A BLAIN, au XVème siècle, le Vicomte de Rohan partageait avec le Duc Jean V le produit des coutumes de la foire de la Saint Laurent qui se tenait sur la Prée au Duc. A la fin du XVIIème siècle, Blain a plusieurs foires annuelles.
A ISSE, en 1419, Béatrix de La Lande, Dame de Derval en Issé, se fait concéder par le Duc Jean V, deux marchés à tenir au bourg.
A ROUGE, le 4 juin 1597, le connétable de Montmorency, baron de Châteaubriant, obtenait du Roi l’institution d’un marché et de 4 foires dans la ville de Rougé.
A ST JULIEN DE VOUVANTES, en 1748, un marché hebdomadaire a été institué et aboli deux ans plus tard. Il ne s’y tenait plus ensuite qu’une foire par an.
AU GAVRE et à VRITZ, en juin et juillet 1407, un marché et trois foires annuelles ont été instituées par le Duc Jean V.
Au vieux couvent de BRILLANGAULT, en lisière de la forêt de Domneiche, près de l’étang de la Hunaudière, avait lieu une foire très fréquentée qui ne sera supprimée qu’à la veille de la Révolution.
En 1764, des marchés se tenaient régulièrement à Nozay (le lundi), à La Guerche (le mardi), à Châteaubriant (le mercredi), à Martigné - Ferchaud (le vendredi).
A LA GUERCHE, l’existence d’un marché hebdomadaire le mardi est attestée dès avant 1181. La commune possédait des halles au XIIIème siècle puisque, dès 1206 les Bénédictins, qui venaient de s’installer, percevaient le dixième des droits de cohuage pour l’entretien de leur chapitre. Le 8 septembre s’ouvraient les "Foires Angevines" (dont l’appellation subsiste de nos jours) qui duraient toute une semaine.

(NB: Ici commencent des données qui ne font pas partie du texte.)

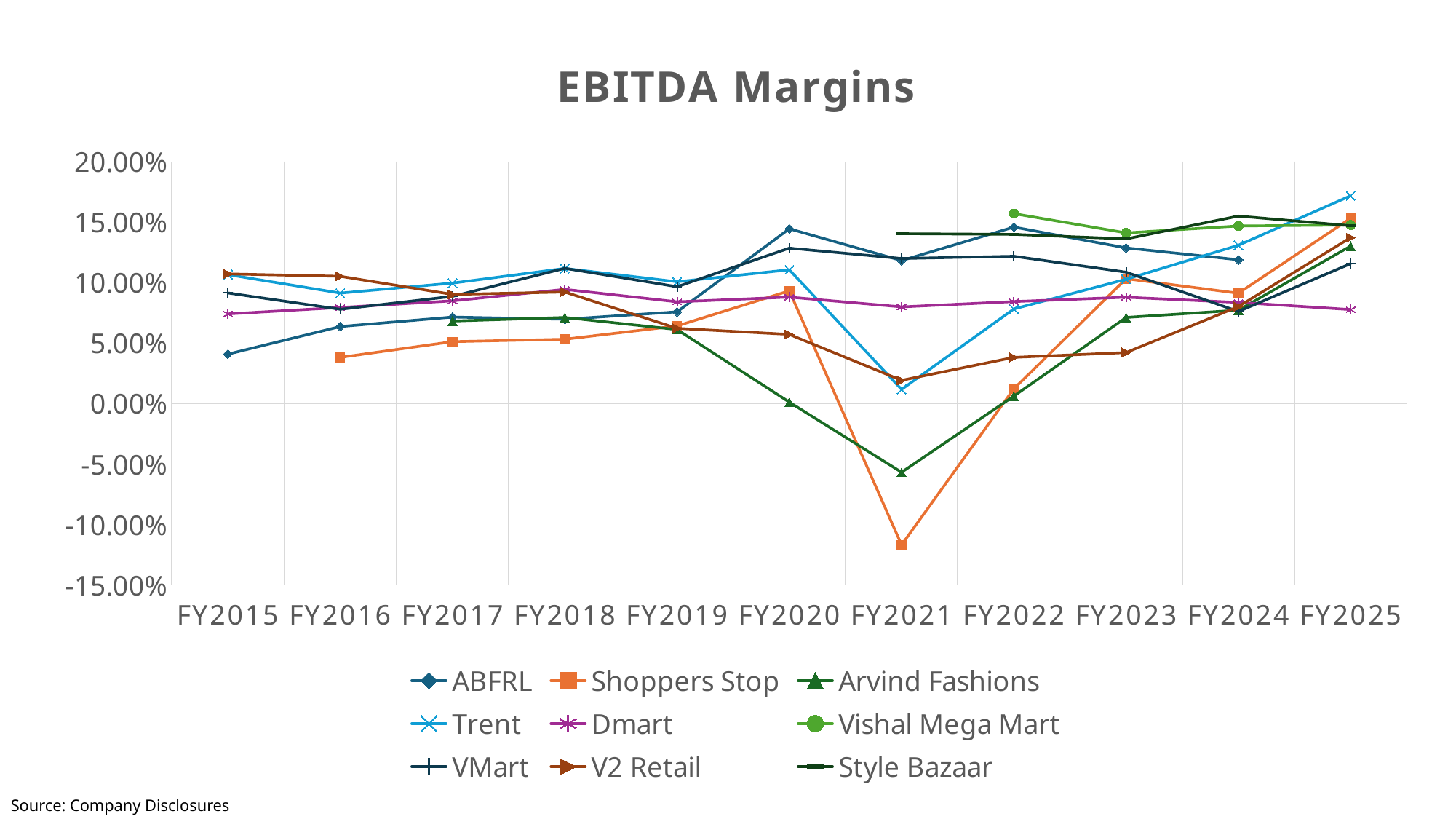
Is the value for Shoppers Stop in FY2021 greater or less than -10.00%? less How many fiscal years are shown on the x axis? 11 Is the value for Trent in FY2025 greater or less than 15.00%? greater Is the value for Arvind Fashions in FY2021 greater or less than 0.00%? less How many series does the legend list? 9 In FY2021, which is larger: the value for Arvind Fashions or the value for Shoppers Stop? Arvind Fashions Which series has the lowest value in FY2021? Shoppers Stop What kind of chart is shown on the slide? line chart Does the value for Shoppers Stop rise or fall from FY2021 to FY2025? rise Which series has the highest value in FY2025? Trent What is the title of the chart? EBITDA Margins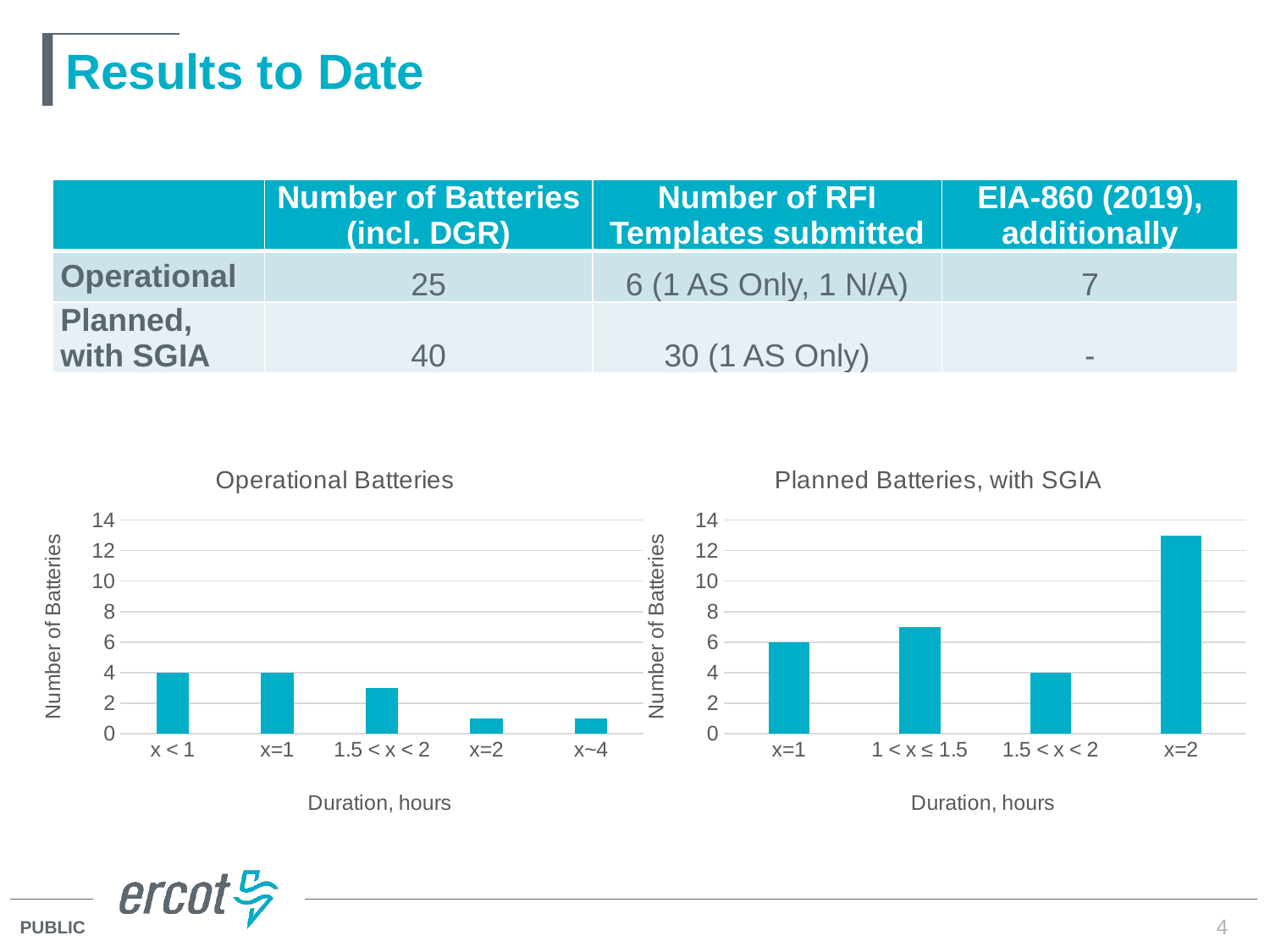
How many duration categories are shown in the Operational Batteries chart? 5 What type of chart is the Planned Batteries, with SGIA chart? Bar chart In the Planned Batteries, with SGIA chart, what is the number of batteries for the 1.5 < x < 2 category? 4 In the Planned Batteries, with SGIA chart, is the value for x=2 greater or less than 12? greater In the Planned Batteries, with SGIA chart, what is the difference between the number of batteries for x=1 and for 1.5 < x < 2? 2 In the Planned Batteries, with SGIA chart, which has more batteries: x=1 or x=2? x=2 In the Operational Batteries chart, is the value for x=2 greater or less than 2? less In the Planned Batteries, with SGIA chart, which duration category has the highest number of batteries? x=2 In the Planned Batteries, with SGIA chart, what is the number of batteries for the x=1 duration category? 6 In the Operational Batteries chart, what is the number of batteries for the x < 1 duration category? 4 In the Planned Batteries, with SGIA chart, is the value for 1 < x ≤ 1.5 greater or less than 6? greater In the Planned Batteries, with SGIA chart, which duration category has the lowest number of batteries? 1.5 < x < 2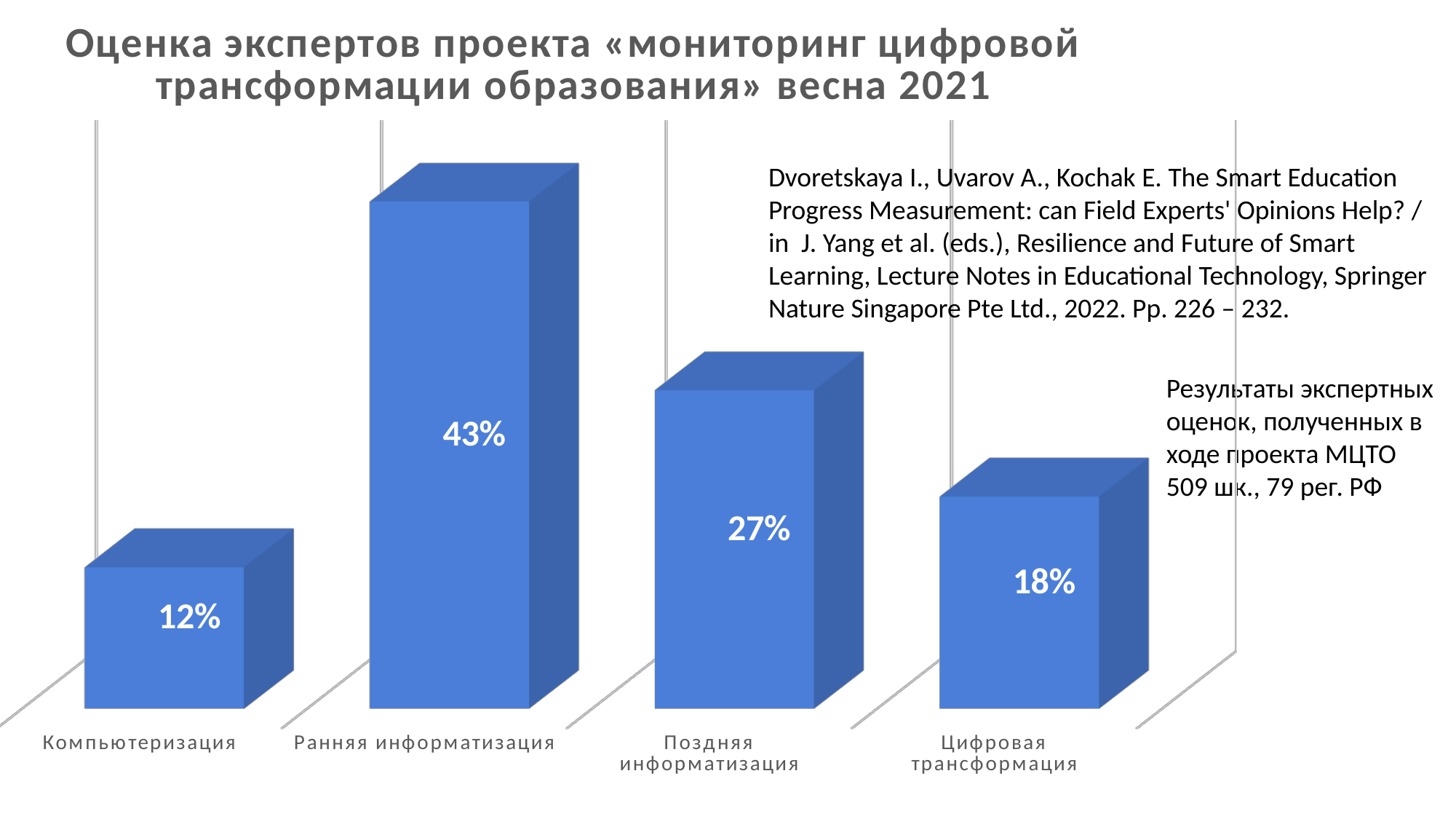
What is the difference between the values for Ранняя информатизация and Поздняя информатизация? 16% What is the value for Поздняя информатизация? 27% How many categories are shown in the chart? 4 Which category has the lowest value? Компьютеризация What is the value for Компьютеризация? 12% What kind of chart is shown on the slide? Bar chart What is the difference between the values for Цифровая трансформация and Компьютеризация? 6% Which is larger, the value for Поздняя информатизация or the value for Цифровая трансформация? Поздняя информатизация Which category has the highest value? Ранняя информатизация What is the total of all four values shown in the chart? 100% What is the value for Цифровая трансформация? 18% What is the value for Ранняя информатизация? 43%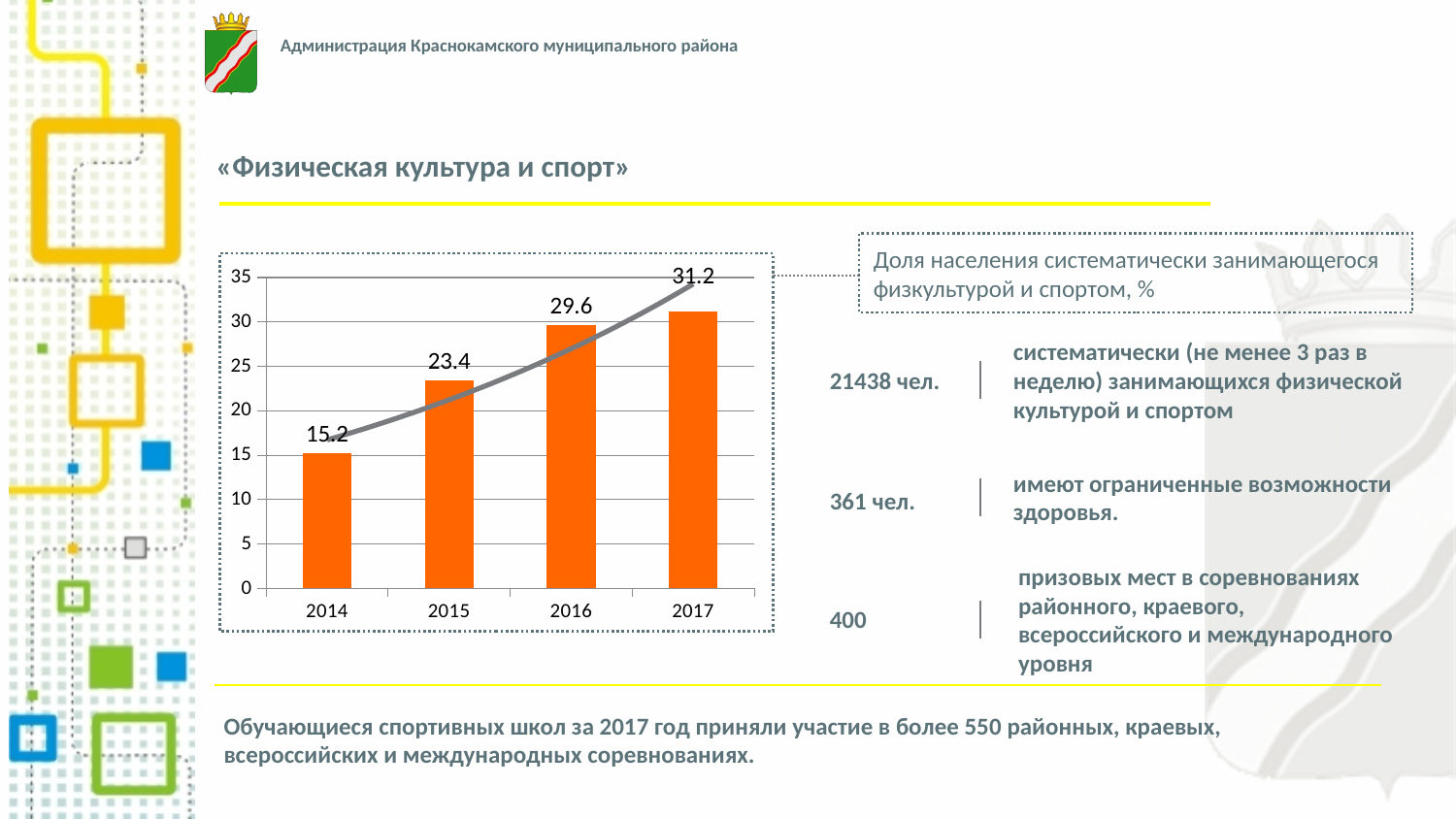
Which is larger, the value for 2015 or the value for 2016? 2016 How many years are shown on the x axis? 4 What is the value for 2016? 29.6 What is the difference between the values for 2015 and 2014? 8.2 Which year has the highest value? 2017 What is the difference between the values for 2017 and 2014? 16 What kind of chart is shown on the slide? bar chart What is the value for 2014? 15.2 What is the value for 2017? 31.2 Is the value for 2015 greater or less than 20? greater Which year has the lowest value? 2014 Do the values rise or fall from 2014 to 2017? rise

A SAINT AUBIN DES CHATEAUX, en 1776, le ministre Trudaine, refusant que soient ressuscitées les 8 foires et le marché hebdomadaire, n’autorisa que deux foires et un simple marché tous les samedis.
ET DE NOS JOURS ?
Des marchés hebdomadaires ont lieu :
le lundi à Bain de Bretagne, Candé, Vitré
le mardi à La Guerche
le mercredi à Châteaubriant et Janzé
le jeudi à Ancenis et Pouancé
le vendredi à Renazé et Nort sur Erdre (par quinzaine) et un mini marché à Guéméné Penfao
le samedi à Derval, Nozay (par quinzaine), Angers et Laval
Des foires se tiennent annuellement à Châteaubriant (Béré), Bain de Bretagne, Nort sur Erdre, La Guerche ("les Angevines"), Janzé et Nozay (Foire de la Ste Catherine), pour ne citer que les plus importantes.